LexisNexis vous propose ci-dessous un extrait de l’ouvrage « Réforme du droit des contrats, du régime général et de la preuve des obligations »

➜ Art. 1100-1

Les actes juridiques sont des manifestations de volonté destinées à produire des effets de droit. Ils peuvent être conventionnels ou unilatéraux.
Ils obéissent, en tant que de raison, pour leur validité et leurs effets, aux règles qui gouvernent les contrats.  

La reconnaissance légale des actes juridiques : Définition et éléments caractéristiques


Dans le prolongement de la classification des obligations et de la consécration de l’acte juridique qui l’accompagne (V. supra, art. 1100, al. 1er), l’article 1100-1 indique à grands traits ce que sont « les actes juridiques » (al. 1er) et le régime (al. 2) qui leur est applicable.

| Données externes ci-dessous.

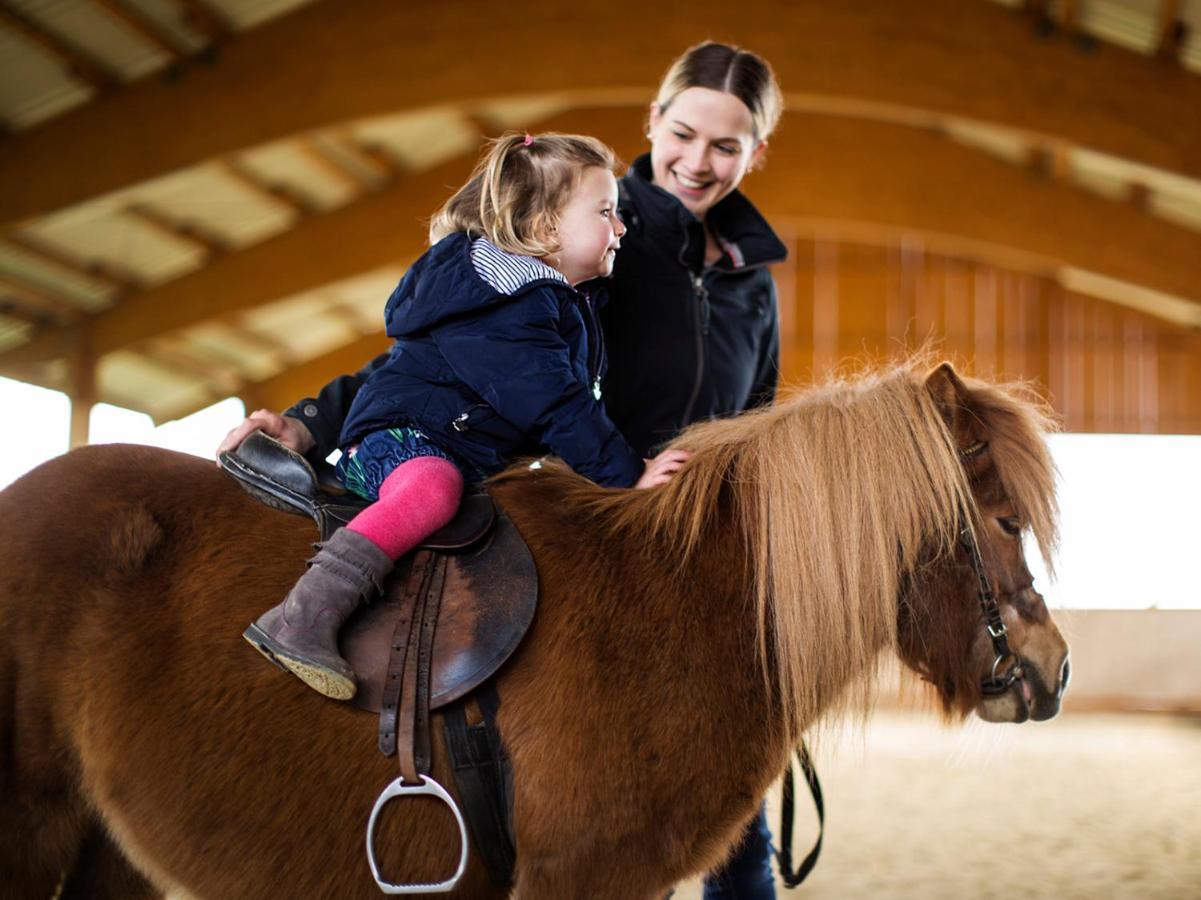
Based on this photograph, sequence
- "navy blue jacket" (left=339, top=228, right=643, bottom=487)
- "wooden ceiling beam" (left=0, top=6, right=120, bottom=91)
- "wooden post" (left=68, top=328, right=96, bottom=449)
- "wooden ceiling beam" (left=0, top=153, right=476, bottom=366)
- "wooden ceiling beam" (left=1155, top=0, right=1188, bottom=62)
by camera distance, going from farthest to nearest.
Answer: "wooden ceiling beam" (left=0, top=153, right=476, bottom=366) → "wooden post" (left=68, top=328, right=96, bottom=449) → "wooden ceiling beam" (left=1155, top=0, right=1188, bottom=62) → "wooden ceiling beam" (left=0, top=6, right=120, bottom=91) → "navy blue jacket" (left=339, top=228, right=643, bottom=487)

Ce texte, d’apparence anodine, ne manquera pas d’être présenté comme la reconnaissance, en droit commun, de l’engagement unilatéral de volonté. C’est son principal intérêt pratique.

Définition et typologie des actes juridiques (al. 1er). Fréquemment employé par le législateur, le terme d’« acte » ou d’« acte juridique » n’avait pas fait l’objet jusqu’à présent d’une définition légale. Celle adoptée par l’article 1100-1, alinéa 1er est fidèle à la conception couramment admise par la doctrine (privatiste)20. Elle permet en particulier de dissiper toute confusion avec l’acte au sens d’acte instrumentaire (instrumentum) dressé pour constater une situation, acception que l’on retrouve dans de nombreuses dispositions sur la preuve21. Fruit d’un effort d’abstraction soutenu, la notion d’acte juridique telle qu’elle ressort de l’article 1100-1 est tout autre. En effet, selon ce texte, « les actes juridiques sont des manifestations de volonté destinées à produire des effets de droit ». Trois éléments se dégagent de cette définition.

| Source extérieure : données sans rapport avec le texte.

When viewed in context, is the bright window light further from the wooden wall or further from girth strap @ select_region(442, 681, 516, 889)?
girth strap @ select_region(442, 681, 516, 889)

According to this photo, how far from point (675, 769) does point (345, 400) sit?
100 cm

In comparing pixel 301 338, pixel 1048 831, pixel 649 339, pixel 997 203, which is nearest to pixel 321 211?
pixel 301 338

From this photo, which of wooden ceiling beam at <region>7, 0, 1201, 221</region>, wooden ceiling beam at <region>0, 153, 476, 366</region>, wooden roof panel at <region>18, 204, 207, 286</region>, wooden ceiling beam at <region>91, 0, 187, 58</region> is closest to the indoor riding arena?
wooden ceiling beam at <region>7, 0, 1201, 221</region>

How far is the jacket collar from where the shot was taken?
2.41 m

La production d’« effets de droit » est le moins caractéristique des trois puisque le fait juridique entraîne une conséquence identique (V. art. 1100-2, al. 1er).
L’expression retenue est large. Elle englobe tout type d’effet : créatif, déclaratif, translatif, modificatif ou extinctif. Et bien que l’article 1100-1 figure dans un titre consacré aux « sources d’obligation », il ne fait aucun doute que les « effets de droit » dépassent les seules opérations relatives aux obligations.

Le deuxième élément, plus caractéristique, est la manifestation de volonté.
Il ne s’agit pas d’un état purement psychique, mais d’une volonté appréhendée par le droit objectif, lequel impose une exigence minimale de discernement et de constance du sujet. Par ailleurs, comme l’indique la définition, c’est une volonté qui doit être extériorisée. Il faut qu’elle se manifeste, qu’elle s’exprime à travers un consentement, de manière expresse ou tacite.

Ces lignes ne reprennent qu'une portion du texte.